- _Set problem_
Format the records as a two-column CSV with the headers request and answer, one row per record. Start at the line that contains "In the photograph, which" and stop after the end of the records. Put each request and each answer in a single quoted field, with line breaks replaced by spaces.

Records of scene-based questions
╔══

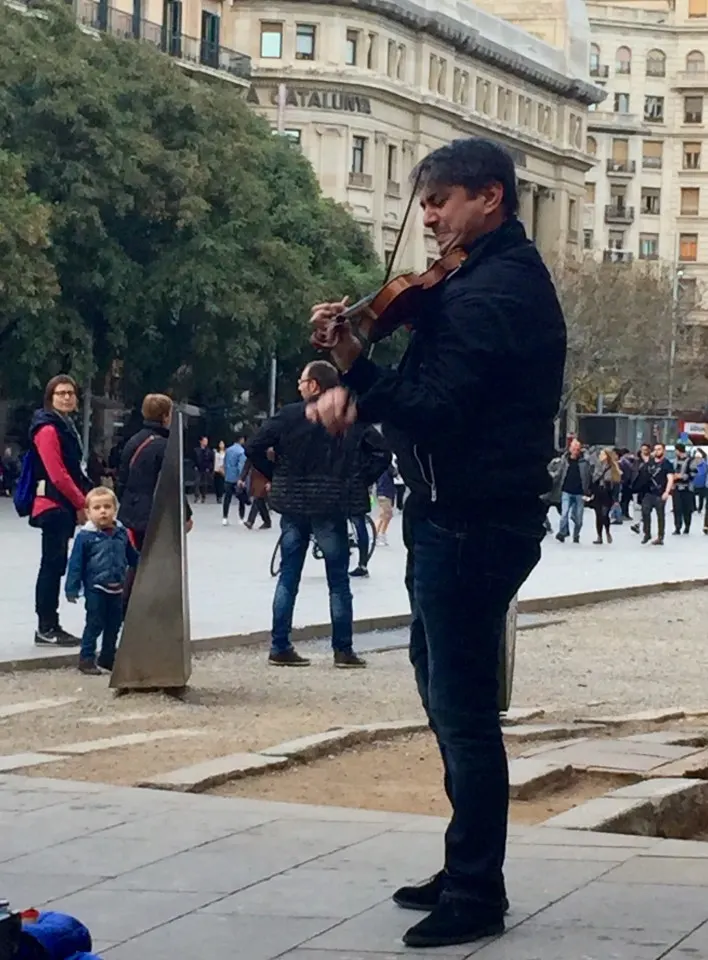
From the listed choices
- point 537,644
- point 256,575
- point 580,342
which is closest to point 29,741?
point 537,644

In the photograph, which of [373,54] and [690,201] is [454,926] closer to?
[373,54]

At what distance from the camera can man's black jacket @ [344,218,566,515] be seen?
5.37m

╚══

- _Response below_
request,answer
"In the photograph, which of [373,54] and [690,201] is [454,926] closer to?","[373,54]"
"At what distance from the camera can man's black jacket @ [344,218,566,515] be seen?","5.37m"